Amid all the hustle and bustle there moments of calmness.

A middle aged woman discovered one of those moments at a little table in the front window.  The ever growing line of patrons cut her off from the movement in the rest of the coffee shop.  That was fine with her.  She hadn’t come here to find anyone, to meet any old friends or make new ones.  She just wanted to sip her chai and enjoy her marionberry scone.

As she sipped slowly, blowing on the hot cup of foamy whiteness, she reflected on where her life had brought her.  Fifty years old in a few weeks.  Half a century gone, except that she didn’t intend to live to a century.  She wasn’t all that fond of having lived through the first five decades and certainly didn’t want to drag herself through another.  Maybe seventy-five or eighty, then she’s call it quits.  Life had gotten too boring, too predictable.  Where were the dreams of her youth?  She needed to make some changes.  There had to more to life than walking the six blocks to the Joint.  She felt like she was sitting still while the world moved around her.  How did she ever become the most boring person on earth?
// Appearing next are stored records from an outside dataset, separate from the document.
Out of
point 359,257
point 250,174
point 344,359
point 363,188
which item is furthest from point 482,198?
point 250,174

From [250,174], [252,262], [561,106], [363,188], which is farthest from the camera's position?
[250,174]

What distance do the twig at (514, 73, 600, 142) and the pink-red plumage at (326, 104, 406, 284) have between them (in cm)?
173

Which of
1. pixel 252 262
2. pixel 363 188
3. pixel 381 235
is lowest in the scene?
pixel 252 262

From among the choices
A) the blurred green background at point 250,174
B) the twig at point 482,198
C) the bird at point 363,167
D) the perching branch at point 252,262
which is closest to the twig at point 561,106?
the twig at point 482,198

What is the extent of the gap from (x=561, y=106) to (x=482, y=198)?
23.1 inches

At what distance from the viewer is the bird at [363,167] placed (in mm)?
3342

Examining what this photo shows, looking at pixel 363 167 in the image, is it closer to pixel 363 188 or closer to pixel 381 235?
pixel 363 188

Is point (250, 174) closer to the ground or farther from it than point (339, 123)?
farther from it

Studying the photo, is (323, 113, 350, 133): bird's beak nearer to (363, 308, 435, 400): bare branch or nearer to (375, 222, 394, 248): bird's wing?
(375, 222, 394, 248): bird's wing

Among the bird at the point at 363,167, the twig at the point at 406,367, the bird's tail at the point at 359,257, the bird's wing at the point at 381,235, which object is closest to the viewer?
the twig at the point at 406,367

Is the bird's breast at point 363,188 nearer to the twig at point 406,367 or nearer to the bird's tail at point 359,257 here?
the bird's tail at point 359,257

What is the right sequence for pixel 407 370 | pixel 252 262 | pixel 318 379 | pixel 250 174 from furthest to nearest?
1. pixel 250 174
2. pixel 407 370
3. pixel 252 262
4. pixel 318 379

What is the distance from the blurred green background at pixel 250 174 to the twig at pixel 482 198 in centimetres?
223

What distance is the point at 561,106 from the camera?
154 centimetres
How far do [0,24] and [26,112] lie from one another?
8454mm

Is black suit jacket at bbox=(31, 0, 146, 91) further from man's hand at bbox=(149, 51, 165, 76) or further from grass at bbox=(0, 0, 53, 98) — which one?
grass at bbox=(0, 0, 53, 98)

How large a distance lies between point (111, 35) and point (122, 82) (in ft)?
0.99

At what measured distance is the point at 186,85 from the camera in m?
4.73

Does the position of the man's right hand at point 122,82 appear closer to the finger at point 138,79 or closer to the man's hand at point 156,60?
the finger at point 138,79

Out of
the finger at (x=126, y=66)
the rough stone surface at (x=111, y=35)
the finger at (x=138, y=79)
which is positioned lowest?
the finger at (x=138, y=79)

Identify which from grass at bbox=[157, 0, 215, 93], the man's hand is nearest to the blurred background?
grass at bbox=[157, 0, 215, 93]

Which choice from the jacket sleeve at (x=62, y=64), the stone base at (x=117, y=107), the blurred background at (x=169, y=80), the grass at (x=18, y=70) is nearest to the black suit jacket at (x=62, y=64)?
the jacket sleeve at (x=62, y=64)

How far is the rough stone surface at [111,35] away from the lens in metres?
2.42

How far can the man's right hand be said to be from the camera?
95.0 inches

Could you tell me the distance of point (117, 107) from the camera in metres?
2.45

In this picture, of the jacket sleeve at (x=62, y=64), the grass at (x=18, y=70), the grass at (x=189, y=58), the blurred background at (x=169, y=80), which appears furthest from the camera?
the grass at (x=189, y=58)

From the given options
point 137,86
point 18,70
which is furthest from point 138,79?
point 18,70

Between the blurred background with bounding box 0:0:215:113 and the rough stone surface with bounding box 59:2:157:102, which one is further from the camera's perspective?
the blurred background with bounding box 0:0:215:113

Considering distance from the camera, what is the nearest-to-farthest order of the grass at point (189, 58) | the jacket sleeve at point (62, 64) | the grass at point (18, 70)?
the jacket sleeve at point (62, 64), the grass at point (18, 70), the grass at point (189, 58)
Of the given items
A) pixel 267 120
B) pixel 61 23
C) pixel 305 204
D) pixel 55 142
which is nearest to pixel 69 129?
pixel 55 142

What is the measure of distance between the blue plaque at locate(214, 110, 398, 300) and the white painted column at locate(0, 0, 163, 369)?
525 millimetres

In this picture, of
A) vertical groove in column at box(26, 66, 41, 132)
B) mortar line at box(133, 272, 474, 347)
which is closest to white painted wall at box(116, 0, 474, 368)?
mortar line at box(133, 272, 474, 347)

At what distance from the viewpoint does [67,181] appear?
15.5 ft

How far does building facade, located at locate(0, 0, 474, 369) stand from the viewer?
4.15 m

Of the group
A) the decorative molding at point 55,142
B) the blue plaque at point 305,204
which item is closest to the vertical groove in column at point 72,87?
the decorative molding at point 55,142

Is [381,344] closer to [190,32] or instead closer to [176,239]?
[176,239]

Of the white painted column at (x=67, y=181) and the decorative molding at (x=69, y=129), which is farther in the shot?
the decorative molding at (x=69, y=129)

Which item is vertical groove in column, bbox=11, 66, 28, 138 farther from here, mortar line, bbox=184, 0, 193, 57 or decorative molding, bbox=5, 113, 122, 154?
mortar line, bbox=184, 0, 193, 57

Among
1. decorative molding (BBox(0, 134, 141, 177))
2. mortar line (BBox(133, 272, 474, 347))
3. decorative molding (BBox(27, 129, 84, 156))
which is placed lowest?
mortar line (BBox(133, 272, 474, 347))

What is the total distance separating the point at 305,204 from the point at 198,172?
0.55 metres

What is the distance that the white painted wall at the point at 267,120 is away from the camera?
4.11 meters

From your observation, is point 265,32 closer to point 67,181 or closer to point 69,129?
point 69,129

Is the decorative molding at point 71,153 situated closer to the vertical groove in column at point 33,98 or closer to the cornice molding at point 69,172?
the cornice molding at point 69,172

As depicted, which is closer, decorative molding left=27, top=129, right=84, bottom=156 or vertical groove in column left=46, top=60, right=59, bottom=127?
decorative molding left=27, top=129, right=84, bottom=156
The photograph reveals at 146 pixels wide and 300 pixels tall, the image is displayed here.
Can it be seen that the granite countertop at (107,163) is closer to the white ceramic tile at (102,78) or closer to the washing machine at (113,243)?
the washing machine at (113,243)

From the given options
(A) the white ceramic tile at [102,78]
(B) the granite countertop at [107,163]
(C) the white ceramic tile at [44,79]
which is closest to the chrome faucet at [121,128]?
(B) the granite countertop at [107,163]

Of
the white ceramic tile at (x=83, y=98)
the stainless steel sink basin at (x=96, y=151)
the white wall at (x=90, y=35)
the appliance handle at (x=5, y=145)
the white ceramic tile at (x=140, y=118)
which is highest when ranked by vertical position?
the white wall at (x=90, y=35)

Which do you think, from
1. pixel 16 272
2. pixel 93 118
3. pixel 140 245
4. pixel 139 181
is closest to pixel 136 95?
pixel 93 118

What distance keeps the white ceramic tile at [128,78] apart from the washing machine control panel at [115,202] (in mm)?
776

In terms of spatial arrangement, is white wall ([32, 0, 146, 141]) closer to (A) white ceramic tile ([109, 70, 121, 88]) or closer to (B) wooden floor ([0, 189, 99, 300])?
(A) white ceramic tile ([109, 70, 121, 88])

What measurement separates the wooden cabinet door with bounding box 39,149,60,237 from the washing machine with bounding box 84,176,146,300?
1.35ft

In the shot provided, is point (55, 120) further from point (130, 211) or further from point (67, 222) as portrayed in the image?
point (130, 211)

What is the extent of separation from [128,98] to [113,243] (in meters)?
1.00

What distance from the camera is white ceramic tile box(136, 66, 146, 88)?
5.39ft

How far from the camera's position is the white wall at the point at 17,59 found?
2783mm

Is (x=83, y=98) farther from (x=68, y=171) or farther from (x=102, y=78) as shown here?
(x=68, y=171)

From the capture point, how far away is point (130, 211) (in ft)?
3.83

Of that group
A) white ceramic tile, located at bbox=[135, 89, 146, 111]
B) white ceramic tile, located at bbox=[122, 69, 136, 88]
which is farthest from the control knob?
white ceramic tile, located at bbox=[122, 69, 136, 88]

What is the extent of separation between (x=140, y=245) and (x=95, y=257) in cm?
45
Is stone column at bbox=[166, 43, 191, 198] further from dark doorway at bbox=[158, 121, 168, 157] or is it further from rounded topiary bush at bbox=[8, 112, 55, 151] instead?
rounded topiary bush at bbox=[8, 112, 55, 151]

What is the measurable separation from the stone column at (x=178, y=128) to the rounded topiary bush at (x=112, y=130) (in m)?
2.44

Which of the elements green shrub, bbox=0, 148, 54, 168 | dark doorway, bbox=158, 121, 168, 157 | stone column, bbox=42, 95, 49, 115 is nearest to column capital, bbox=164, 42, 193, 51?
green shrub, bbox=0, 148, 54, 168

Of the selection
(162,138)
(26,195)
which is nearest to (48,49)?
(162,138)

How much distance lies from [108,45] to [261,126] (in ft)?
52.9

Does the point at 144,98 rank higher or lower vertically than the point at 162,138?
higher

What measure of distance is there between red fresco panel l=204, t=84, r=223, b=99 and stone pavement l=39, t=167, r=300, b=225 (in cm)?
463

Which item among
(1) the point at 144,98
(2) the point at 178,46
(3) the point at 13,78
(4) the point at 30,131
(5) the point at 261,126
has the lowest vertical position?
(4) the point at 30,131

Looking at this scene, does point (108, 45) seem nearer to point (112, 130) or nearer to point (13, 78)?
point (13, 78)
She put down her tea and reached for her bag, rummaging around until she found a miniature composition book and a pen.  She blinked at the composition book as she realized that even her little notebook was boring.  Every school child in America had used one of these books with their black and white speckled cardboard cover.  They were as mundane as her life, and a perfect symbol of what she needed to change about herself.  Sighing, she clicked the ballpoint pen and started printing her list:

1.  dye hair electric blue and go outside
2.  if not dead of embarrassment in a week, dye it red
3.  go to the zoo in the middle of the work day
4.  take belly dancing lessons
5.  skydive
6.  go to a karaoke bar and get up on stage
7.  learn to play the accordion (She crossed out accordion and printed trumpet)
8.  travel to africa
9.  take gourmet cooking classes
10. find book of 100 things you should do before you die and pick one more thing for this list.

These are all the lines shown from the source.